Having caught the gigantic, golden eye of JWST several times now, brown dwarfs are having a moment. A new article in The Astrophysical Journal Letters describes the latest planetary-mass companion to take the spotlight, and how our understanding of these mysterious objects is rapidly evolving.
A Popular Runt
Of all the known tiny, barely glowing “failed stars” known to astronomers as brown dwarfs, TWA 27B stands out as a particularly rich target for a number of reasons. As a member of the TW Hydrae association, the youngest group of stars within the nearest few hundred light-years of the Sun, TWA 27B is both exceptionally young and helpfully close by. Also, as a product of the earliest successful campaign to directly image small companions of larger objects, it has the longest track record of observations that can compared with new measurements. Acting on these temptations, JWST took a look at TWA 27B and its slightly larger partner, TWA 27A, in February of this year.
Images of the TWA 27 system created using three different grisms aboard the NIRSpec instrument. The top row shows both objects, while the bottom shows an enhanced view of TWA 27B created by subtracting out its brighter companion. Credit: Luhman et al. 2023
Methane-Free Zone
For about half an hour, JWST aimed at the TWA 27 system and dutifully collected photons with its onboard Near-Infrared Spectrograph (NIRSpec) instrument across three different wavelength ranges. Piecing the data together back on the ground, a team led by Kevin Luhman, Pennsylvania State University, revealed the atmosphere of a 10 million years young, 5–6-Jupiter-mass object, interestingly devoid of any methane and with only a small whiff of carbon monoxide. Both of these chemical species are common in older brown dwarfs but seem to vanish among younger ones due to non-equilibrium chemistry– a recently noted trend that these observations bolster.
The full 1–5-micron spectrum obtained of TWA 27B, compared to the best-fitting model spectrum derived from a simulation of a cloudless atmosphere. Although the model qualitatively follows the spectrum well, it overpredicts both the strength of the methane absorption and the object’s temperature. The discrepancies might be corrected with a more complex model that includes clouds. Credit: Luhman et al. 2023
Hungry Brown Dwarf?

Work to do |
1) From the article on the brown dwarf TWA 27B, write out the passage between "A Popular Runt" and "of this year.", inclusive.
2) Answer these questions on the article about the brown dwarf TWA 27B:
(a) Which association is TWA 27B a member of?
(b) For about how long did JWST aim at the TWA 27 system?
(c) What kind of atmosphere was simulated to derive the best-fitting model spectrum?

Information supplied |
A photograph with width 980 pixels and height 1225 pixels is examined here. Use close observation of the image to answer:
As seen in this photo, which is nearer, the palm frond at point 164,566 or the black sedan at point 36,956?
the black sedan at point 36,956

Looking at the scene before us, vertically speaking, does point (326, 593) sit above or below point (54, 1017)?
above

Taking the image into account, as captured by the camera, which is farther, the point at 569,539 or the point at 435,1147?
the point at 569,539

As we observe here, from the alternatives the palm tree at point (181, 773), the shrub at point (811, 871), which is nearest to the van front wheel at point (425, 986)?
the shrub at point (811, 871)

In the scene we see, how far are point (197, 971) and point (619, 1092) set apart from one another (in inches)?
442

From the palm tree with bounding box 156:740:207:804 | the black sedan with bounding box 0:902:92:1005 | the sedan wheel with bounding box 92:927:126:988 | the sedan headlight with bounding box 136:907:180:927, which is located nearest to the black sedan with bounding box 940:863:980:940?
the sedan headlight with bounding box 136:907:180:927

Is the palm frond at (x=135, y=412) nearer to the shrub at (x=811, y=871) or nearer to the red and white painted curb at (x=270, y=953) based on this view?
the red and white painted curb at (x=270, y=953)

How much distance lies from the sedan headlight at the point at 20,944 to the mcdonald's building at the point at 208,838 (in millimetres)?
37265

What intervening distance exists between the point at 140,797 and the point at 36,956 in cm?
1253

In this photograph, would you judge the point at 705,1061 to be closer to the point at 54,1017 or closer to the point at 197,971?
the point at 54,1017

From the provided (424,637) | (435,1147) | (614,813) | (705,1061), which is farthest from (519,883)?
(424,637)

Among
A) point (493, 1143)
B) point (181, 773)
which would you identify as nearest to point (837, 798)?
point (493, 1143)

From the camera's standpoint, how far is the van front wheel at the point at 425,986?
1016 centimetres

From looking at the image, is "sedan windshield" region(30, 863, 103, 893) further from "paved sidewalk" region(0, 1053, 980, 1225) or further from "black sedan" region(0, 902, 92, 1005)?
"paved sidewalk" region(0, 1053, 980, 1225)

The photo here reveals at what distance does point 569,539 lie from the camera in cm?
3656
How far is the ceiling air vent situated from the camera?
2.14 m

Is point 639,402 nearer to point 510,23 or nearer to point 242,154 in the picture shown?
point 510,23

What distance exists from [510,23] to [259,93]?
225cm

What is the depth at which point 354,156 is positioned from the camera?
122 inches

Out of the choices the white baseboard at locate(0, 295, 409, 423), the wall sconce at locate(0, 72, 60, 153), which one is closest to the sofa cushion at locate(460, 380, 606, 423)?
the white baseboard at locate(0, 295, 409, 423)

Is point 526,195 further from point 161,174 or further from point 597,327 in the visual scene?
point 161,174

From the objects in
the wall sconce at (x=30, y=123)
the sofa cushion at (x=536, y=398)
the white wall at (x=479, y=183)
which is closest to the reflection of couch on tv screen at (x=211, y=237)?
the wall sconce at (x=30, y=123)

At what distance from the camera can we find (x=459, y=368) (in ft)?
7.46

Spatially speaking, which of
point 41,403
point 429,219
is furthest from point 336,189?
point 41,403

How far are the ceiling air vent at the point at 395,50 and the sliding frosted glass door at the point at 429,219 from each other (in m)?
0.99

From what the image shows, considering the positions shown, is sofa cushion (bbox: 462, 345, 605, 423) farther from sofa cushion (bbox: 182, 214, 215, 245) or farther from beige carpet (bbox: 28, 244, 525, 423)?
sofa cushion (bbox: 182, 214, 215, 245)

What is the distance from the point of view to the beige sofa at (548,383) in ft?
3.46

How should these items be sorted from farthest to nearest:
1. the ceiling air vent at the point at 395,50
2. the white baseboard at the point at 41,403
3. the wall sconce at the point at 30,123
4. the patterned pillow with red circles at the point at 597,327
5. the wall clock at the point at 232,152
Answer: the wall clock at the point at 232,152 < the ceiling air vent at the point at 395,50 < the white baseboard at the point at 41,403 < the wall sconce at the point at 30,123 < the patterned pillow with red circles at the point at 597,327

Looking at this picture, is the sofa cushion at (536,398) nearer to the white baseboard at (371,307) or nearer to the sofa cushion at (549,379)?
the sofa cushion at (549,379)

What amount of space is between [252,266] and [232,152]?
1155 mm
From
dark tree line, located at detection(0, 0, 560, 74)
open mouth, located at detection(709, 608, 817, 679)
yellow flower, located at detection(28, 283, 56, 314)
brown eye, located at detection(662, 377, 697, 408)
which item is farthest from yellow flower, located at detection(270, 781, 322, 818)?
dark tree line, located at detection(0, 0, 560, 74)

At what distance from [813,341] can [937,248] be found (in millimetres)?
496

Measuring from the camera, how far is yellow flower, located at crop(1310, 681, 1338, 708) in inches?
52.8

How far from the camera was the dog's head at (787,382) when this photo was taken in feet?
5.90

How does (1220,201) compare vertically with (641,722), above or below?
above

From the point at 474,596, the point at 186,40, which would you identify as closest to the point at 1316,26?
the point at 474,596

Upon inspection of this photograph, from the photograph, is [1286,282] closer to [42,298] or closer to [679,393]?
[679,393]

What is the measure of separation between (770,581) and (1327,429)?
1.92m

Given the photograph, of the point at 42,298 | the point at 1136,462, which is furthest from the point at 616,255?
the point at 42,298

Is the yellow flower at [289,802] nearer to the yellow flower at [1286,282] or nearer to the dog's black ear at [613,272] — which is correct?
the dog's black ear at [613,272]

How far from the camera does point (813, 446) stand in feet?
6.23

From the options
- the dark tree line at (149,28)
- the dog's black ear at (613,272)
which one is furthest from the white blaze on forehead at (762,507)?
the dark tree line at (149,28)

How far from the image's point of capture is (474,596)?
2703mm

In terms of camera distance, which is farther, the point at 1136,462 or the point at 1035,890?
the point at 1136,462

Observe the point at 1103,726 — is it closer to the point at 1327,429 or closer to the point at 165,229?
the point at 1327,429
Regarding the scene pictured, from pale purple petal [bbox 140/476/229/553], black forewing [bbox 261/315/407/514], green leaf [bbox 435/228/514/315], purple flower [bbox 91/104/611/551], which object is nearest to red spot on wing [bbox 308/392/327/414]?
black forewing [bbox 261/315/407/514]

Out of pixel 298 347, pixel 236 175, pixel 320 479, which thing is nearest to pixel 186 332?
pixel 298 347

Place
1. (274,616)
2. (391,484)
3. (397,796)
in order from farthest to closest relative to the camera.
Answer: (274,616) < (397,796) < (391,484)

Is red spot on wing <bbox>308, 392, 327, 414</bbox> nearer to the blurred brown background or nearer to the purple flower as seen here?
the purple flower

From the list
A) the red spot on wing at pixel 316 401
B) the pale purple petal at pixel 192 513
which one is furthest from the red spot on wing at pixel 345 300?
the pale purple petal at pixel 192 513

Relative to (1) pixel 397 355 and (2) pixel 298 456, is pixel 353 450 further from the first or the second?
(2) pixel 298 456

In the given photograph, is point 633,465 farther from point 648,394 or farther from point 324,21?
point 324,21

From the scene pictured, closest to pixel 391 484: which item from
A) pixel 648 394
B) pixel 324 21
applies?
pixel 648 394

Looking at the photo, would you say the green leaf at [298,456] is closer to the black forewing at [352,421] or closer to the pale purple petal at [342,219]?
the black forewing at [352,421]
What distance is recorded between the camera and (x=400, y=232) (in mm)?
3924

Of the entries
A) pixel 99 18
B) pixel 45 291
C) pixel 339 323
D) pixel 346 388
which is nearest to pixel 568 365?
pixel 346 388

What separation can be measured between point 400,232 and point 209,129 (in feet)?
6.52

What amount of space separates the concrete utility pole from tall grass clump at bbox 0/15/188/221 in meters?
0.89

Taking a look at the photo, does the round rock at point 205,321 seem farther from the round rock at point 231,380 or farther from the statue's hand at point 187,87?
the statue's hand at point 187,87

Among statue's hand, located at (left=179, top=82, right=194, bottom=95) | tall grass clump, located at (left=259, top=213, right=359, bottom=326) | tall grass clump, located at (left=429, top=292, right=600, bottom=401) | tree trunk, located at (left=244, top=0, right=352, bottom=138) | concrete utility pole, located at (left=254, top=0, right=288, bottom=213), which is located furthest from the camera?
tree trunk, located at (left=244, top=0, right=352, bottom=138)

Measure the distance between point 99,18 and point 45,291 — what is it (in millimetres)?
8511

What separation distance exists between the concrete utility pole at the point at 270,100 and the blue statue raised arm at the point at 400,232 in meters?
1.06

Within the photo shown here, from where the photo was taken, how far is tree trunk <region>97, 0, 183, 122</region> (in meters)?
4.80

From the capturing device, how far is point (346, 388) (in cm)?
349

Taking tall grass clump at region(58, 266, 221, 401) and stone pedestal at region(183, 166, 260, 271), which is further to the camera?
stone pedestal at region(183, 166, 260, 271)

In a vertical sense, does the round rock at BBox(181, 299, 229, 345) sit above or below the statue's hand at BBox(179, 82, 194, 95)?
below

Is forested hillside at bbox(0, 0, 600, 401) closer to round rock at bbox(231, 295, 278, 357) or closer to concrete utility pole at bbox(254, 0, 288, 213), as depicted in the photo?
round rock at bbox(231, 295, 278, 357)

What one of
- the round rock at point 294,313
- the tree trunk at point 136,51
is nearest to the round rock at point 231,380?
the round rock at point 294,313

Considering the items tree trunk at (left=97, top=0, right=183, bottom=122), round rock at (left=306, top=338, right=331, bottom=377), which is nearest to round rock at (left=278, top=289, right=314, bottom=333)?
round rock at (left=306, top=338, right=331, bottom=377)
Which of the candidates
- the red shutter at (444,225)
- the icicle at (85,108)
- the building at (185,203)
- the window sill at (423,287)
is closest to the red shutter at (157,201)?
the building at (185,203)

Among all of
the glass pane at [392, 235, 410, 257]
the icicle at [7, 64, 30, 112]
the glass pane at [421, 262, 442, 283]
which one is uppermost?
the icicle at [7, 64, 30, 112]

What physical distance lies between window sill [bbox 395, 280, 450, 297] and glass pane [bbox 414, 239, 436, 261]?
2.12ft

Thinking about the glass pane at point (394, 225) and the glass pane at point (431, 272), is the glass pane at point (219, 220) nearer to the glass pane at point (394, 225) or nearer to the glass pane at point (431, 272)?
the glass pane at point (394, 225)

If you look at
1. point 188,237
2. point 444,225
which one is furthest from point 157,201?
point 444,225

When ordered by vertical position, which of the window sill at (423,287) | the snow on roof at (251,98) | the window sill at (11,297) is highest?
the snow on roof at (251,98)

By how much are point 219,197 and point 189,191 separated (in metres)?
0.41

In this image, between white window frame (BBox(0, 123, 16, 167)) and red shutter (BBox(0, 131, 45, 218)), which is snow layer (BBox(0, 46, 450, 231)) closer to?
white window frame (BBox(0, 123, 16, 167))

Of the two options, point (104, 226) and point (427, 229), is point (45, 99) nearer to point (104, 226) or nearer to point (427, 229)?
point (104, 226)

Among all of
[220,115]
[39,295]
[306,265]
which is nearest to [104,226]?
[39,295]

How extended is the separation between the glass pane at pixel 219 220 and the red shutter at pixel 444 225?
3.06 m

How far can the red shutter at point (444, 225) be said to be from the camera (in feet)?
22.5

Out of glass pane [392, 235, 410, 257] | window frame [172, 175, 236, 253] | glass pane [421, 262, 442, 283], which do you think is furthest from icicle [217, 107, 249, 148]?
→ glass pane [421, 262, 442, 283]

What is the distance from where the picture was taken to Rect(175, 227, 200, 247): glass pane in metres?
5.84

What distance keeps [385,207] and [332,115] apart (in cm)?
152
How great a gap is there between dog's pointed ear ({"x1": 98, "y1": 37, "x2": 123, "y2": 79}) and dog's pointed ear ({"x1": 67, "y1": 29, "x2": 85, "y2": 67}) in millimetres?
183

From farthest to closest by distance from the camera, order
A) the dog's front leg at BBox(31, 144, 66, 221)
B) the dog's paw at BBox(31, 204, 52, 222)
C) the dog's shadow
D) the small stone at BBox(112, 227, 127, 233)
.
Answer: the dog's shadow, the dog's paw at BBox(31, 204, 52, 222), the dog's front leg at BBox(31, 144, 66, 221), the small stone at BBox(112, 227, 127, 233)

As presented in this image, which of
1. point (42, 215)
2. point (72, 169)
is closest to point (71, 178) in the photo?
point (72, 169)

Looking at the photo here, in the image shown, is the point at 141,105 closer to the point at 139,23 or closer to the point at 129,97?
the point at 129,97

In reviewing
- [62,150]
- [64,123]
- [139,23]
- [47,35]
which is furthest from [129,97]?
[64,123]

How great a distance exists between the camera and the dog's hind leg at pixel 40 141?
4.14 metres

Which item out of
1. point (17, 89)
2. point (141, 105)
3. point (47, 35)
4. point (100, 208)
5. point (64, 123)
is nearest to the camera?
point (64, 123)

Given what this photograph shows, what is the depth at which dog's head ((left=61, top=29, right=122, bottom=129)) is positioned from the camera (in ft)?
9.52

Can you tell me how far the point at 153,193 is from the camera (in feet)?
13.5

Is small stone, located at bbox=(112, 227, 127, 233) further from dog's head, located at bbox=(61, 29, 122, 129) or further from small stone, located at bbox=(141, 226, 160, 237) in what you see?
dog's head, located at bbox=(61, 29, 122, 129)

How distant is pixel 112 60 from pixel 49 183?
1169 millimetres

Solutions by task |
1)
A Popular Runt
Of all the known tiny, barely glowing “failed stars” known to astronomers as brown dwarfs, TWA 27B stands out as a particularly rich target for a number of reasons. As a member of the TW Hydrae association, the youngest group of stars within the nearest few hundred light-years of the Sun, TWA 27B is both exceptionally young and helpfully close by. Also, as a product of the earliest successful campaign to directly image small companions of larger objects, it has the longest track record of observations that can compared with new measurements. Acting on these temptations, JWST took a look at TWA 27B and its slightly larger partner, TWA 27A, in February of this year.

2)
(a) The TW Hydrae association.
(b) About half an hour.
(c) A cloudless atmosphere.